September 21, 2018 — Submachine guns reached their peak use in the armed forces during the Second World War. Fully automatic weapons that fired pistol ammunition, they provided heavy firepower at close ranges and were popular with airborne and assault troops. The other automatic weapons of the day were mostly full-sized machine guns or heavy rifles like the Browning Automatic Rifle that were large and unwieldy in many combat situations.
Submachine guns allowed one soldier to deliver a fast and heavy barrage of fire, and many of the WW2 submachine guns are legendary.
The American M1 Thompson, the British Sten, the German MP40, and the Soviet PPSh-41 are all famous guns that made quite an impression on enemy troops across the globe. Even the M3 “Grease Gun,” developed as a lighter and cheaper alternative to the M1 Tommy Gun, earned a place in history. A buddy of mine carried an M3 in Desert Storm, and I wouldn’t be shocked to learn that some poor U.S. soldiers somewhere have still been issued a Greaser.
After 1945, submachine guns began to fall out of favor as the new-fangled “assault rifles,” fully-auto rifles firing intermediate cartridges, added a lot of range, accuracy, and hitting power to what a submachine gun could deliver with its pistol cartridges. Submachine guns never disappeared, though, and they continued to be used by tactical law enforcement and special forces operators. The Israeli UZI and the German MP5, both utilizing the 9mm Parabellum, are the two most-famous post-WW2 submachine guns.
Despite the utility of the assault rifle, the military always has a need to effectively arm non-infantry troops. A pistol, while certainly effective in some situations, is not as easy to master and lacks the range and stopping power that military forces usually require. In WW2 this problem was solved by issuing the M1 Carbine, a light rifle that, while not nearly on par with real rifle firing real rifle cartridges, was simple to shoot and accurate enough on the battlefield when needed.
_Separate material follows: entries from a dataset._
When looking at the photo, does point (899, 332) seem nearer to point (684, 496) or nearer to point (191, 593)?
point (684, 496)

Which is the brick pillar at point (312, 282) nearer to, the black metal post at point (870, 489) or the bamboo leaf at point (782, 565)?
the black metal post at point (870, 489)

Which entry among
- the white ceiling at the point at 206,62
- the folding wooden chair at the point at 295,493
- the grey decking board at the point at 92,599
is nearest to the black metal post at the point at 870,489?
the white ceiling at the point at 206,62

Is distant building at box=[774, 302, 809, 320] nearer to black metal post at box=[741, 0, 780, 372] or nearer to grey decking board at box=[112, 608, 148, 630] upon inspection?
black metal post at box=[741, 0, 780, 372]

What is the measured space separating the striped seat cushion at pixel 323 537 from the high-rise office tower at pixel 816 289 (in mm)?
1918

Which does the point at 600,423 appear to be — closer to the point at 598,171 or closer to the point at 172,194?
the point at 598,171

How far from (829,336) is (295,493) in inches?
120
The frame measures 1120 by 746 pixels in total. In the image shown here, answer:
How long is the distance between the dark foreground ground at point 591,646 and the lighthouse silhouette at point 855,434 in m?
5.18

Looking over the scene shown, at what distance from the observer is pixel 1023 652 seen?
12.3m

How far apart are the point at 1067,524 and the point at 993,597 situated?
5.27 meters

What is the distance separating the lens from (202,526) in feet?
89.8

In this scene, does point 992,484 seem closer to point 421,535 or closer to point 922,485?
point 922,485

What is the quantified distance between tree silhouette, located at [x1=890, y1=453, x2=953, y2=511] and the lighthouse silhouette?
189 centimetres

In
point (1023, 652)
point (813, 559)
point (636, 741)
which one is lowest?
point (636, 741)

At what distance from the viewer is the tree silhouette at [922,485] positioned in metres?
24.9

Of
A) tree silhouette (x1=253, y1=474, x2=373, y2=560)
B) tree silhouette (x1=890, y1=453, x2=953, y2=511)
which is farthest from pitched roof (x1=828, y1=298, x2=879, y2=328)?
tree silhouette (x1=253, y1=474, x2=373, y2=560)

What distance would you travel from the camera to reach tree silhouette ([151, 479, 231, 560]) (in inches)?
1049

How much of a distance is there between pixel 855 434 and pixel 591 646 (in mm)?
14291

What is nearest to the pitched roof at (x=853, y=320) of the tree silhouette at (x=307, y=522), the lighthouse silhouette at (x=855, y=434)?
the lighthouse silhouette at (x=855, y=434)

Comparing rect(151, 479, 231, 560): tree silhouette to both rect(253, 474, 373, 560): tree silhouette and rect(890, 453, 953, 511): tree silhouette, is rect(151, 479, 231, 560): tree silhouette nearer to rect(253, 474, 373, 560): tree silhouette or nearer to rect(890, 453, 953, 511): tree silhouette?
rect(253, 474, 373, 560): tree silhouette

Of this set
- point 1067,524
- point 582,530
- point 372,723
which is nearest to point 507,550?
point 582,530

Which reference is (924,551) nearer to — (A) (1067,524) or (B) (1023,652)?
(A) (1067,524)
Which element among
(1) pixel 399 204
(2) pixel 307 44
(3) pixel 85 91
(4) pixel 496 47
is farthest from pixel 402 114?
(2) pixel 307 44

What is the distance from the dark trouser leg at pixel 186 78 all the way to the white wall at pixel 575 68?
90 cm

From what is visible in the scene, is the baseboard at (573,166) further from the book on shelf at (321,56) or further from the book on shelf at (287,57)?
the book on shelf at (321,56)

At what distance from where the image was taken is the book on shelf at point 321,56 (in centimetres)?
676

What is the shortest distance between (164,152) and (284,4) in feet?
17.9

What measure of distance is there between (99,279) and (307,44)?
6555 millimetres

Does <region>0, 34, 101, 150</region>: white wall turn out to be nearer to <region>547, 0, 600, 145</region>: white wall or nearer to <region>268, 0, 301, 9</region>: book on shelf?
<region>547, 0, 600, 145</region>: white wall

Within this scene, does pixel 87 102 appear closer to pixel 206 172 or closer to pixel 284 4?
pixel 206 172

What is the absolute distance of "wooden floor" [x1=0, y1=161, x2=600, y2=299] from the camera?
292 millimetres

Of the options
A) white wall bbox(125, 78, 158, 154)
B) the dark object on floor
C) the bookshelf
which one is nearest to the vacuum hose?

Today, even as the U.S. military fields the M4 carbine almost across the board, the Army is searching for a “highly concealable SCW [subcompact weapon] system capable of engaging threat personnel with a high volume of lethal force while accurately firing at close range with minimal collateral damage.” The Army specifies that submissions to the SCW program must fire 147-grain 9mm and use 20- and 30-round magazines.
Clearly, the Army is looking for a small, lightweight weapon that can be carried easily but deliver heavy fire when needed. Like the submachine guns of the old days, these weapons could perform both as personal defense weapons for non-infantry troops and as lethal close-quarters guns for “high speed, low drag” operators in tight environments.
The 9mm requirement might seem like an odd choice, given the recent development of other light rounds optimized for armor penetration, but the Army’s specification calls for “minimal collateral damage,” so overpenetration is not wanted. Also, ammo communization with current M9 pistols and the incoming M17 Modular Handgun System will be a bonus.
Six companies have entered the SCW competition: Angstadt Arms, B&T USA, Global Ordnance LLC, Shield Arms, Sig Sauer (maker of the M17 pistol), and Trident Rifles LLC. Notably absent from the list is H&K, which means that a weapon based on their famous MP5 will not be among the contenders.
How common could this new breed of submachine guns be? It’s hard to say at this point, but the initial requirements call for the ability to supply up to 350 units immediately and possibly up to 1,000. Considering that 622,000 Grease Guns, 1.1 million MP40s, and a staggering 6 million PPSh-41s were produced, the requirements for the SCW appear tiny by comparison. But the subgun is on the verge of a comeback.